Flu season hit our nation especially hard this year. While health officials recommended anyone over the age of six months be vaccinated, many took a pass. A new report from Virginia Tech sheds some light on why parents might choose to ignore this medical advice.

In 2009, the nation was in the grip of an H1N1 pandemic. Knowing that some families couldn't afford a trip to the doctor, Virginia's rural Cumberland Plateau Health District set up clinics in two public schools to give free or low-cost innoculations. It was easy and cheap, but 78 percent of students did not participate and officials wanted to know why.

After surveying about 80 percent of families and conducting follow-up interviews with a few, the Tech team concluded parents were not concerned about the safety of the vaccine or largely discredited studies linking vaccination to autism.

"In the interviews we had families with children with development delay who made no such connection at all, which is where you would expect to find it," says Professor Bernice Hausman.

There was, however, some discomfort with having children vaccinated by the health department in a public place like their school.

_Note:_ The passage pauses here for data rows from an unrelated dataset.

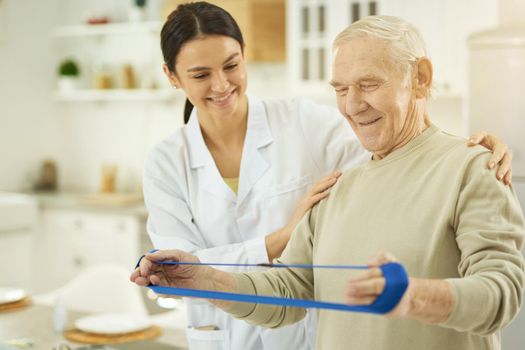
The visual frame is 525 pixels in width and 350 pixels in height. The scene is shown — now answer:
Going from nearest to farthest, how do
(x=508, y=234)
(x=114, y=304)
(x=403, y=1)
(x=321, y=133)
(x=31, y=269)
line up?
1. (x=508, y=234)
2. (x=321, y=133)
3. (x=114, y=304)
4. (x=403, y=1)
5. (x=31, y=269)

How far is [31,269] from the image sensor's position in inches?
222

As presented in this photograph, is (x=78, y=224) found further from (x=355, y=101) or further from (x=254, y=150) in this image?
(x=355, y=101)

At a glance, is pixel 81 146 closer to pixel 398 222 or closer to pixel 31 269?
pixel 31 269

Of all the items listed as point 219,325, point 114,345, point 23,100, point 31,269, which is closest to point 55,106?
point 23,100

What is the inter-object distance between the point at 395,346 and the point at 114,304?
2243 mm

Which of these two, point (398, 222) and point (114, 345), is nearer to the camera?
point (398, 222)

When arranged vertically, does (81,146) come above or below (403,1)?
below

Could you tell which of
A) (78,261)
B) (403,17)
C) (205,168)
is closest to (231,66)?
(205,168)

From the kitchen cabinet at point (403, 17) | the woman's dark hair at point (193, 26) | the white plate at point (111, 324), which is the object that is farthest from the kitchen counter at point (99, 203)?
the woman's dark hair at point (193, 26)

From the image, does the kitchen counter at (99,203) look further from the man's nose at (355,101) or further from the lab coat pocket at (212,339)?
the man's nose at (355,101)

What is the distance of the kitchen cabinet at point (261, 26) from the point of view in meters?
4.63

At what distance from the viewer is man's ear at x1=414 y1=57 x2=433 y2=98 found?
4.60 ft

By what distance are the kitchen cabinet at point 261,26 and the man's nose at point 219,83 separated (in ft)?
8.96

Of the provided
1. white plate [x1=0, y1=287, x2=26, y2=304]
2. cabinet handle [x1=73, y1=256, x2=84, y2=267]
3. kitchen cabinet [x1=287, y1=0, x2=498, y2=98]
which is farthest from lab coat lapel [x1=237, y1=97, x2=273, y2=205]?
cabinet handle [x1=73, y1=256, x2=84, y2=267]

Some parents said their kids had gotten flu shots at the doctor's office. Others were proud of their family's good health and believed that getting sick and recovering would actually make the kids stronger.

"What we found were people saying things like getting the flu and getting over the flu is better for your immune system than getting the vaccine," Hausman says. "So maybe the public health community has to talk more about how vaccines work with your immune system."

Researchers conclude that different populations in the U.S. have different reasons for opting out of vaccination programs, and if the nation wants to address the problem of pockets where vaccines are unpopular, it will have to work at the local level to find out why each community feels the way it does, and to craft local solutions.